* _Given data_
§ §

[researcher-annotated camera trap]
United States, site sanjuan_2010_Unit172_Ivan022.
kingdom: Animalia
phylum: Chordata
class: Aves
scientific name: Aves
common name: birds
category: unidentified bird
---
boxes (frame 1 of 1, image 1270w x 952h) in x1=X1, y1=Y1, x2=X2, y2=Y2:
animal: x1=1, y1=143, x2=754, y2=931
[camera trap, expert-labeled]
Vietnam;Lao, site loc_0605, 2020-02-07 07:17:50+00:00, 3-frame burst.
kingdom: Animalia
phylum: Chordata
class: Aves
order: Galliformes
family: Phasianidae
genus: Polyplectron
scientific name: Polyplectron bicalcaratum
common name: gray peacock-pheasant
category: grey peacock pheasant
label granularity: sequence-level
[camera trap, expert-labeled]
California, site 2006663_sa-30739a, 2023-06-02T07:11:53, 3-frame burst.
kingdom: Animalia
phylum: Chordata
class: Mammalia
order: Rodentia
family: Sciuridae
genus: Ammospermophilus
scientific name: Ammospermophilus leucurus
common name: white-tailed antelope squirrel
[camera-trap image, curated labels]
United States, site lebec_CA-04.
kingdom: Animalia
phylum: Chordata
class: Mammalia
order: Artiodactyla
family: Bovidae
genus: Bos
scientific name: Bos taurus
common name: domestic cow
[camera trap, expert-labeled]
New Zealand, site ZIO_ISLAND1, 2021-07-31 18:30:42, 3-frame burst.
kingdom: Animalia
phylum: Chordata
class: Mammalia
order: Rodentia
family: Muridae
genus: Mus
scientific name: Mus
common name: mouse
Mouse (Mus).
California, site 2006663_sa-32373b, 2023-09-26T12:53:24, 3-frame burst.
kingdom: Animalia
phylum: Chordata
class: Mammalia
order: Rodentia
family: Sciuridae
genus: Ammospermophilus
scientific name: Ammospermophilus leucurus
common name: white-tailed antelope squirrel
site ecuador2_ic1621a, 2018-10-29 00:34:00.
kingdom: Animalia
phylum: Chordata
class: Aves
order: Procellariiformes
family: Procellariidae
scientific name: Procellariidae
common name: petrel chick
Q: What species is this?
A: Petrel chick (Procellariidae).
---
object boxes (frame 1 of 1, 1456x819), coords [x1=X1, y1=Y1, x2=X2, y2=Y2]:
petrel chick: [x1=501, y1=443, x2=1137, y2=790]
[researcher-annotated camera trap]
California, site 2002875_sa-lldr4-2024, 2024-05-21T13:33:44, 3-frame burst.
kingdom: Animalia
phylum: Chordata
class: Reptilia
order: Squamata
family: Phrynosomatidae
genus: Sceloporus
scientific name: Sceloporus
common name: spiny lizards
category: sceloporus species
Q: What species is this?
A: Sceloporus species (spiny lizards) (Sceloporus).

§ §

* _Your objective_
From the first line to the last, write out the data exactly.

* _Result below_
[researcher-annotated camera trap]
United States, site sanjuan_2010_Unit172_Ivan022.
kingdom: Animalia
phylum: Chordata
class: Aves
scientific name: Aves
common name: birds
category: unidentified bird
---
boxes (frame 1 of 1, image 1270w x 952h) in x1=X1, y1=Y1, x2=X2, y2=Y2:
animal: x1=1, y1=143, x2=754, y2=931
[camera trap, expert-labeled]
Vietnam;Lao, site loc_0605, 2020-02-07 07:17:50+00:00, 3-frame burst.
kingdom: Animalia
phylum: Chordata
class: Aves
order: Galliformes
family: Phasianidae
genus: Polyplectron
scientific name: Polyplectron bicalcaratum
common name: gray peacock-pheasant
category: grey peacock pheasant
label granularity: sequence-level
[camera trap, expert-labeled]
California, site 2006663_sa-30739a, 2023-06-02T07:11:53, 3-frame burst.
kingdom: Animalia
phylum: Chordata
class: Mammalia
order: Rodentia
family: Sciuridae
genus: Ammospermophilus
scientific name: Ammospermophilus leucurus
common name: white-tailed antelope squirrel
[camera-trap image, curated labels]
United States, site lebec_CA-04.
kingdom: Animalia
phylum: Chordata
class: Mammalia
order: Artiodactyla
family: Bovidae
genus: Bos
scientific name: Bos taurus
common name: domestic cow
[camera trap, expert-labeled]
New Zealand, site ZIO_ISLAND1, 2021-07-31 18:30:42, 3-frame burst.
kingdom: Animalia
phylum: Chordata
class: Mammalia
order: Rodentia
family: Muridae
genus: Mus
scientific name: Mus
common name: mouse
Mouse (Mus).
California, site 2006663_sa-32373b, 2023-09-26T12:53:24, 3-frame burst.
kingdom: Animalia
phylum: Chordata
class: Mammalia
order: Rodentia
family: Sciuridae
genus: Ammospermophilus
scientific name: Ammospermophilus leucurus
common name: white-tailed antelope squirrel
site ecuador2_ic1621a, 2018-10-29 00:34:00.
kingdom: Animalia
phylum: Chordata
class: Aves
order: Procellariiformes
family: Procellariidae
scientific name: Procellariidae
common name: petrel chick
Q: What species is this?
A: Petrel chick (Procellariidae).
---
object boxes (frame 1 of 1, 1456x819), coords [x1=X1, y1=Y1, x2=X2, y2=Y2]:
petrel chick: [x1=501, y1=443, x2=1137, y2=790]
[researcher-annotated camera trap]
California, site 2002875_sa-lldr4-2024, 2024-05-21T13:33:44, 3-frame burst.
kingdom: Animalia
phylum: Chordata
class: Reptilia
order: Squamata
family: Phrynosomatidae
genus: Sceloporus
scientific name: Sceloporus
common name: spiny lizards
category: sceloporus species
Q: What species is this?
A: Sceloporus species (spiny lizards) (Sceloporus).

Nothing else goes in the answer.